Ya me esperaba cierta reticencia. Venía preparado para resultar convincente:

—Mira, Gloria, te voy a ser franco. No es que le deseo ningún mal a mi hermano, pero tampoco me interesa meterme en sus líos, ¿me explico? ¿Que ha desaparecido?, bueno, pues hay que buscarlo, y hasta cierto punto es lógico que me pidas ayuda a mí, pero creo que lo mejor es que se encargue de investigar un profesional, no se me ocurre nada mejor. Le he contado a mi madre una película de indios para que no le alarme su ausencia durante unos días, a mi padre le contaré otra si es necesario y procuraré mantener la bola de la enfermedad en el despacho; pero no sé qué otra cosa puedo hacer personalmente.

—¿Qué le has contado a tu madre?

—Que Sebastián ha tenido que marcharse a Bilbao a resolver unos asuntos.

Se quedó un momento pensativa.

—¿Y no le ha extrañado que no fuera a verla? Sebastián va a visitarla cada dos o tres días, y siempre antes de salir de viaje.

—Ya me lo he montado para dejarla tranquila, no te preocupes. Le he dicho que tú te habías marchado con él, así que no la llames porque en lo que respecta a ella estás en Bilbao. He pensado que eso te facilitaría las cosas: si no habla contigo no tendrás que mentirle.

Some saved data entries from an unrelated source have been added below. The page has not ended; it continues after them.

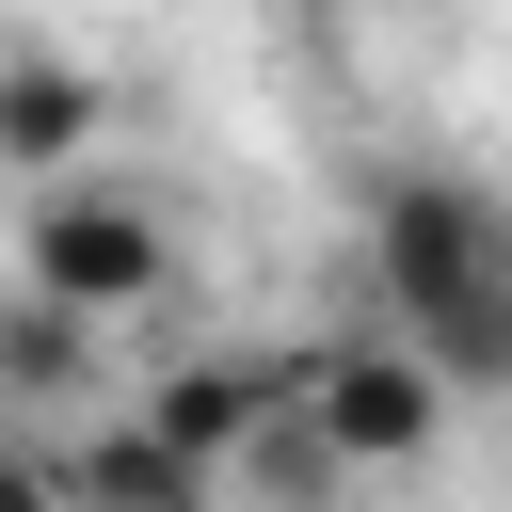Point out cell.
<instances>
[{"mask_svg":"<svg viewBox=\"0 0 512 512\" xmlns=\"http://www.w3.org/2000/svg\"><path fill=\"white\" fill-rule=\"evenodd\" d=\"M0 512H64V464H48L32 432H0Z\"/></svg>","mask_w":512,"mask_h":512,"instance_id":"cell-8","label":"cell"},{"mask_svg":"<svg viewBox=\"0 0 512 512\" xmlns=\"http://www.w3.org/2000/svg\"><path fill=\"white\" fill-rule=\"evenodd\" d=\"M96 384H112V336L32 304V288H0V400H96Z\"/></svg>","mask_w":512,"mask_h":512,"instance_id":"cell-7","label":"cell"},{"mask_svg":"<svg viewBox=\"0 0 512 512\" xmlns=\"http://www.w3.org/2000/svg\"><path fill=\"white\" fill-rule=\"evenodd\" d=\"M160 272H176V224H160V192H128V176H64V192H32V224H16V288L32 304H64V320H128V304H160Z\"/></svg>","mask_w":512,"mask_h":512,"instance_id":"cell-2","label":"cell"},{"mask_svg":"<svg viewBox=\"0 0 512 512\" xmlns=\"http://www.w3.org/2000/svg\"><path fill=\"white\" fill-rule=\"evenodd\" d=\"M288 416H304V448L336 464V480H400V464H432V432H448V384L368 320V336H320V352H288Z\"/></svg>","mask_w":512,"mask_h":512,"instance_id":"cell-3","label":"cell"},{"mask_svg":"<svg viewBox=\"0 0 512 512\" xmlns=\"http://www.w3.org/2000/svg\"><path fill=\"white\" fill-rule=\"evenodd\" d=\"M48 464H64V512H208V496H224V480H192L144 416H96V432L48 448Z\"/></svg>","mask_w":512,"mask_h":512,"instance_id":"cell-6","label":"cell"},{"mask_svg":"<svg viewBox=\"0 0 512 512\" xmlns=\"http://www.w3.org/2000/svg\"><path fill=\"white\" fill-rule=\"evenodd\" d=\"M128 416H144V432H160L192 480H224V464H240V448L288 416V352H176V368H160Z\"/></svg>","mask_w":512,"mask_h":512,"instance_id":"cell-4","label":"cell"},{"mask_svg":"<svg viewBox=\"0 0 512 512\" xmlns=\"http://www.w3.org/2000/svg\"><path fill=\"white\" fill-rule=\"evenodd\" d=\"M96 128H112V80H96L80 48H0V176H16V192L96 176Z\"/></svg>","mask_w":512,"mask_h":512,"instance_id":"cell-5","label":"cell"},{"mask_svg":"<svg viewBox=\"0 0 512 512\" xmlns=\"http://www.w3.org/2000/svg\"><path fill=\"white\" fill-rule=\"evenodd\" d=\"M368 272H384V336L448 400H512V208L480 176H384Z\"/></svg>","mask_w":512,"mask_h":512,"instance_id":"cell-1","label":"cell"}]
</instances>
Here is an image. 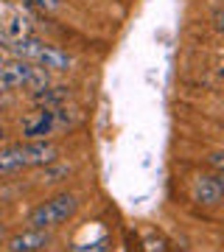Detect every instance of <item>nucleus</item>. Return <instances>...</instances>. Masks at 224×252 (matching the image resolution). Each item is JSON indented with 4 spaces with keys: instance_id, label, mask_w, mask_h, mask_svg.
<instances>
[{
    "instance_id": "obj_1",
    "label": "nucleus",
    "mask_w": 224,
    "mask_h": 252,
    "mask_svg": "<svg viewBox=\"0 0 224 252\" xmlns=\"http://www.w3.org/2000/svg\"><path fill=\"white\" fill-rule=\"evenodd\" d=\"M59 157V149L48 140H26V143L0 146V177L17 174L23 168L48 165Z\"/></svg>"
},
{
    "instance_id": "obj_2",
    "label": "nucleus",
    "mask_w": 224,
    "mask_h": 252,
    "mask_svg": "<svg viewBox=\"0 0 224 252\" xmlns=\"http://www.w3.org/2000/svg\"><path fill=\"white\" fill-rule=\"evenodd\" d=\"M79 210V196L76 193H56V196L45 199L42 205H36L28 216V227H39V230H54V227L64 224L67 219L76 216Z\"/></svg>"
},
{
    "instance_id": "obj_3",
    "label": "nucleus",
    "mask_w": 224,
    "mask_h": 252,
    "mask_svg": "<svg viewBox=\"0 0 224 252\" xmlns=\"http://www.w3.org/2000/svg\"><path fill=\"white\" fill-rule=\"evenodd\" d=\"M42 90L48 87V70L36 67L34 62L14 59L0 64V90Z\"/></svg>"
},
{
    "instance_id": "obj_4",
    "label": "nucleus",
    "mask_w": 224,
    "mask_h": 252,
    "mask_svg": "<svg viewBox=\"0 0 224 252\" xmlns=\"http://www.w3.org/2000/svg\"><path fill=\"white\" fill-rule=\"evenodd\" d=\"M56 121H59V109L39 107L36 112L23 118V137L26 140H45L48 135H54Z\"/></svg>"
},
{
    "instance_id": "obj_5",
    "label": "nucleus",
    "mask_w": 224,
    "mask_h": 252,
    "mask_svg": "<svg viewBox=\"0 0 224 252\" xmlns=\"http://www.w3.org/2000/svg\"><path fill=\"white\" fill-rule=\"evenodd\" d=\"M51 244V233L48 230H39V227H26L14 233L6 241V250L9 252H39Z\"/></svg>"
},
{
    "instance_id": "obj_6",
    "label": "nucleus",
    "mask_w": 224,
    "mask_h": 252,
    "mask_svg": "<svg viewBox=\"0 0 224 252\" xmlns=\"http://www.w3.org/2000/svg\"><path fill=\"white\" fill-rule=\"evenodd\" d=\"M193 199L202 202V205H222L224 202V174L196 177L193 180Z\"/></svg>"
},
{
    "instance_id": "obj_7",
    "label": "nucleus",
    "mask_w": 224,
    "mask_h": 252,
    "mask_svg": "<svg viewBox=\"0 0 224 252\" xmlns=\"http://www.w3.org/2000/svg\"><path fill=\"white\" fill-rule=\"evenodd\" d=\"M70 95V87H51V90H36L34 93V101L36 104H45V107H51V104H59Z\"/></svg>"
},
{
    "instance_id": "obj_8",
    "label": "nucleus",
    "mask_w": 224,
    "mask_h": 252,
    "mask_svg": "<svg viewBox=\"0 0 224 252\" xmlns=\"http://www.w3.org/2000/svg\"><path fill=\"white\" fill-rule=\"evenodd\" d=\"M107 247H109V238H107V235H101L96 244H84V247H76L73 252H107Z\"/></svg>"
},
{
    "instance_id": "obj_9",
    "label": "nucleus",
    "mask_w": 224,
    "mask_h": 252,
    "mask_svg": "<svg viewBox=\"0 0 224 252\" xmlns=\"http://www.w3.org/2000/svg\"><path fill=\"white\" fill-rule=\"evenodd\" d=\"M31 6H36L39 11H56L59 9V0H28Z\"/></svg>"
},
{
    "instance_id": "obj_10",
    "label": "nucleus",
    "mask_w": 224,
    "mask_h": 252,
    "mask_svg": "<svg viewBox=\"0 0 224 252\" xmlns=\"http://www.w3.org/2000/svg\"><path fill=\"white\" fill-rule=\"evenodd\" d=\"M210 165H213L219 174H224V152H213V154H210Z\"/></svg>"
},
{
    "instance_id": "obj_11",
    "label": "nucleus",
    "mask_w": 224,
    "mask_h": 252,
    "mask_svg": "<svg viewBox=\"0 0 224 252\" xmlns=\"http://www.w3.org/2000/svg\"><path fill=\"white\" fill-rule=\"evenodd\" d=\"M216 23H219V31H224V9L219 11V17H216Z\"/></svg>"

Esto último no era verdad pero me pareció oportuno decirlo.

—¿No te ha preguntado por los niños?

—No... Habrá supuesto que se los han quedado tus padres. ¿No se quedan con tus padres, cuando salís de viaje?

—Sí, a veces. Pero es raro que no preguntara.

—Bueno, está un poco desorientada por el accidente de mi padre.

—¿Cómo está?

—Bien. Lo vi ayer. Se despistó por la calle siguiendo un escote y le golpeó un coche que hacía maniobras. Está hecho un sátiro. No ha sido nada: la incomodidad de la escayola.

—Hubiera querido ir a visitarlo...

No me interesaba seguir hablando de SP:

—Bueno, qué me dices del asunto del detective.

—¿Que qué te digo?: que no me gusta nada. Preferiría que te ocuparas tú. Primero porque no podemos dejar que un extraño hurgue en los papeles de Sebastián, y segundo porque no quiero enterar a nadie más de los pormenores de mi matrimonio.

—No tenemos por qué contarle toda la verdad. Y si quieres ya me ocuparé yo de los papeles.

Abandonó una rodaja de merluza a medio rebozar sobre la bandeja y se volvió hacia mí:

—No lo entiendo: ¿de qué nos sirve un detective que no sepa de qué va el lío?

—Hay un montón de posibilidades que a nosotros se nos escapan. Esa gente sabe dónde buscar, no sé, aeropuertos, hoteles... Tienen contactos, incluso con la policía. En dos días son capaces de rastrear más que nosotros en un mes. Además, podemos hacerle seguir la pista de vuestra amiga la secretaria, ¿cómo se llamaba?

—Lali.

—Lali. Podemos contratarlo en nombre de ella, como si fuéramos amigos suyos, o familia, y estuviéramos preocupados. Que tire de ese hilo, a ver qué encuentra. Al menos iremos adelantando algo hasta que el sobre que enviaste llegue con el correo. Después ya veremos.

Volvió a la harina, pero nada convencida de lo que le proponía:

—Me parece un disparate. No sé..., muy rebuscado.

—Bueno, en cualquier caso no perdemos nada intentándolo. A lo sumo el importe de la minuta. Por eso te he preguntado si tenías dinero en casa. Y yo necesito también algo, Sebastián tenía que haberme pagado ayer un dinero ¿Cómo lo tienes?